Similarly, in this case, the debt did not arise out of an educational loan. Instead, Debtor over time failed to pay the tuition when due, and the school allowed the student to attend classes despite the lack of payment. There is no evidence of a prior agreement signed by the parties agreeing to a loan. In fact, there are no signed documents prior to the occurrence of the debt. Debtor was given a tuition payment schedule similar to the agreement in Renshaw. It was a payment plan option, not a loan program or a promise by the school to extend credit. There was no receipt of any funds by Debtor and no extension of credit by Spellman. Furthermore, although Spellman alleges that Debtor told it that the money would be paid, such oral reassurances, absent any negotiating or express extension of credit by the school, could not be construed as a loan agreement. This was, as in Renshaw, a unilateral decision not to pay the tuition when it was due, and not a prior agreement to a loan.

Upon Debtor's failure to pay, Spellman obtained a judgment and sought to execute on wages. In response, Debtor signed a Stipulation of Settlement on November 21, 2002. This agreement was signed after the debt was incurred, and after a judgment entered against her. Debtor was not repaying a loan, nor was she returning funds that were transferred to her through a prior agreement with the school. Renshaw, 222 F.3d at 91; Nelson, 188 B.R. at 33. The settlement was signed in order to satisfy the judgment, and it was not a loan.

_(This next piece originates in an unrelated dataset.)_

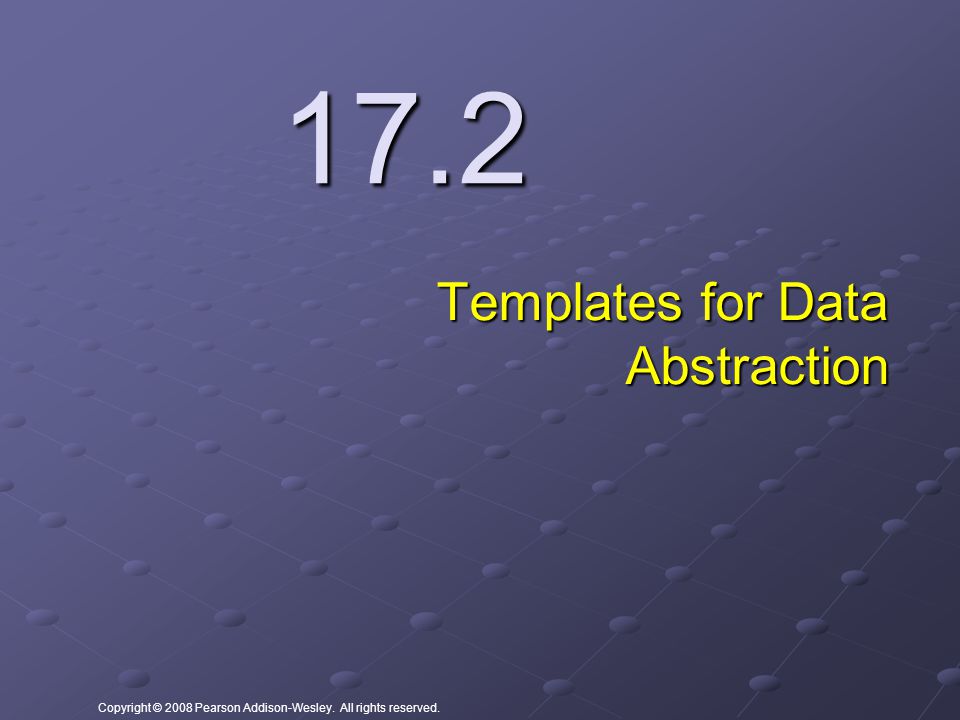 17.2

Templates for Data Abstraction

Copyright © 2008 Pearson Addison-Wesley. All rights reserved.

Spellman erroneously relies on In re Stone, where the court held that a promissory note signed after the student's attendance could constitute a loan. See Stone v. Vanderbilt Univ. (In re Stone), 180 B.R. 499, 502 (Bankr.M.D.Tenn.1995). However, the Second Circuit in Renshaw expressly rejected the holding in Stone. In finding that the agreement must be signed prior to the student's attendance, the court stated: "We decline to adopt the reasoning of In re Stone ... which held that a promissory note signed after the student's withdrawal from the university created a loan." Renshaw, 222 F.3d at 90.

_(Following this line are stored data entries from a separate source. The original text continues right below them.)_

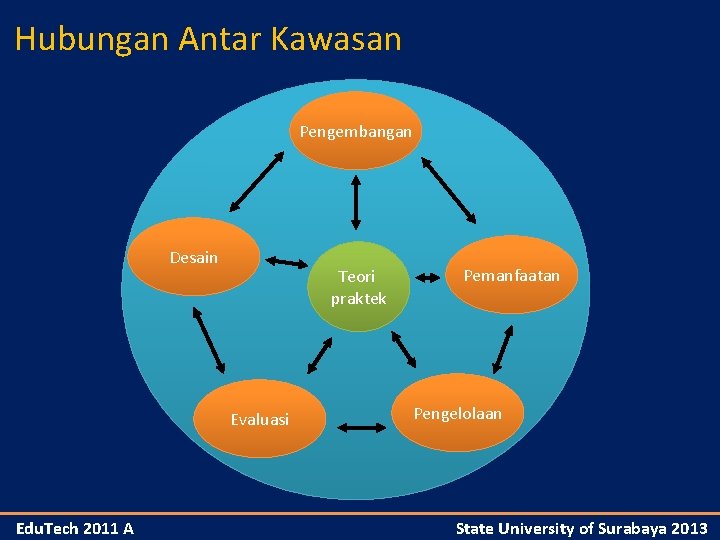 Hubungan Antar Kawasan

Pengembangan

Desain

Teori praktek

Pemanfaatan

Evaluasi

Pengelolaan

EduTech 2011 A

State University of Surabaya 2013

Spellman also argues that because the debt arose out of an educational benefit, it is non-dischargeable pursuant to section 523(a)(8). Section 523(a)(8) provides that a debt will not be dischargeable if it constituted "an educational benefit overpayment or loan made 11 U.S.C. § 523(a)(8). Spellman interprets this language to include educational benefits as a third category of obligation that is excepted from discharge, in addition to an "overpayment" and a "loan." However, the Second Circuit specifically rejected this interpretation of the statute. In re Renshaw, 222 F.3d at 92. As explained by the Renshaw court, the term "educational benefit" does not stand on its own and must be read as qualifying the words "overpayment or loan." Id. "The sensible reading of [section 523(a)(8)] is therefore that it includes loans or overpayments of educational benefits." Id. (emphasis added). Moreover, section 523(a)(8) also excepts from discharge "obligation[s] to repay funds received as an educational benefit, scholarship or stipend." 11 U.S.C. § 523(a)(8). However, the Second Circuit held in Renshaw that *616 when the student did not receive any funds, as here, this exception from discharge does not apply.

Conclusion

For the foregoing reasons, the debt incurred is indistinguishable from any other debt arising out of the nonpayment of a bill. It is not an educational loan, and it does not fall within the exception of section 523(a)(8) of the Bankruptcy Code. Accordingly, Debtor's motion for summary judgment is granted, and Spellman's request to dismiss the complaint is denied.

IT IS SO ORDERED.

NOTES

[1] Although Spellman refers to fraudulent misrepresentations under section 523(a)(2) of the Bankruptcy Code, no timely objection to discharge of its debt was filed, and accordingly Spellman is barred from asserting that claim at this late date in this proceeding. Spellman also cites Debtor's failure to establish undue hardship to except the alleged loan from discharge. However, as discussed below, this debt is not a loan under section 523(a)(8), and thus, undue hardship is not an issue.